Unicode is a standard that maps certain values (=numbers) to a meaning. Those mappings are called codepoints. Let’s take the turtle as an example: “U+1F422 TURTLE”, here we can see the number 128034 (1F422 is its hexadecimal representation) is a codepoint, it has for example the name “TURTLE” associated. That’s what it does at this point, it associates a meaning, 128034 should represent a turtle, 41 (U+0041 LATIN CAPITAL LETTER A) represents an uppercase latin ‘A’ and so on.
A font maps symbols or pictograms to codepoints. These days those usually are vector graphics on the technical level.
An encoding specifies how a sequence of codepoints is encoded to a sequence of bytes. A byte is a sequence of 8 bits. A bit can be one of two numbers, 0 and 1, thus 8 bits (= 1 byte) can represent two to the eight numbers, 256 different numbers, 0-255. As you can see Unicode defines a lot more numbers than 256, so you need to combine multiple bytes in a certain way to reach those. An encoding specifies on how to do that. For Unicode the most common encoding is UTF-8.
So to get our turtle from a byte sequence somewhere stored in a database and then transmitted through the internet to your browser, we need to go through these three things. Decode the byte sequence using UTF-8 to Unicode codepoints and then use a font to map those codepoints to some vector graphic.

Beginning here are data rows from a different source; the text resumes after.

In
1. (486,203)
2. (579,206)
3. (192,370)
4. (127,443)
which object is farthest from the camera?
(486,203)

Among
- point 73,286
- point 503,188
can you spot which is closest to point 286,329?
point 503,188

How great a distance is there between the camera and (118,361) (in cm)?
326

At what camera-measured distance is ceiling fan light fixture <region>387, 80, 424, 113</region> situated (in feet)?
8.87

With post parsing I refer to the process that turns your Markdown into HTML, turns your hashtags into links you can click on, turns your mentions into links you can click on and so on. Things like Twemoji would hook into that process and search for the codepoint of the turtle, then replace it with an HTML image tag or something like that.

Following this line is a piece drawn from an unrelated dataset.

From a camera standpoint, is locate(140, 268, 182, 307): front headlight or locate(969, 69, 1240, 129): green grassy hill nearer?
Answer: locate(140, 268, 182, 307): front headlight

And for the last one I just repeat myself once more: I don’t like those images, they look to childish and flashy to me and they don’t integrate nice into the text flow, since the font rendering system can’t influence them. I’m not saying that the fonts look amazingly beautiful, but they look better to me than the image sets I’ve seen.
@jhass I see, so there isn’t that much of a problem after all. I guess I can go on and close the proposal, assuming that everyone agrees for full Unicode support.
However, we’ll now have to decide whether we should merge @dumitruursu’s work into Diaspora*.
So, I guess someone can create a pull request to merge this fork by @dumitruursu into diaspora*?
Already done before you even opened your proposal: https://github.com/diaspora/diaspora/pull/5530
The technical change is about supporting all of Unicode codepoints, something we most certainly want, it’s just rather unnecessarily argued with emoji support, since that’s what @dumitruursu was working on while hitting that issue. To add to the confusion he accidentally pushed his twemoji changes to that branch too, which was undone in the meantime though.
@jhass Oh! That’s nice.
@dumitruursu Can the Twemoji changes be found on another branch though?
@gp yes, there is another branch https://github.com/dimaursu/diaspora/tree/twemoji ; note - this does not work yet, I could not find the right hooks into the backbone views.
@jhass got it right, I wanted emoji, and it turned out that on a pod with Posgres as the database, unicode emoji worked fine, but MySQL has issue - utf8 in MySQL is misleading, it’s not “real” utf8, just a subset, more specifically 3-byte per character UTF, when the standard has 4.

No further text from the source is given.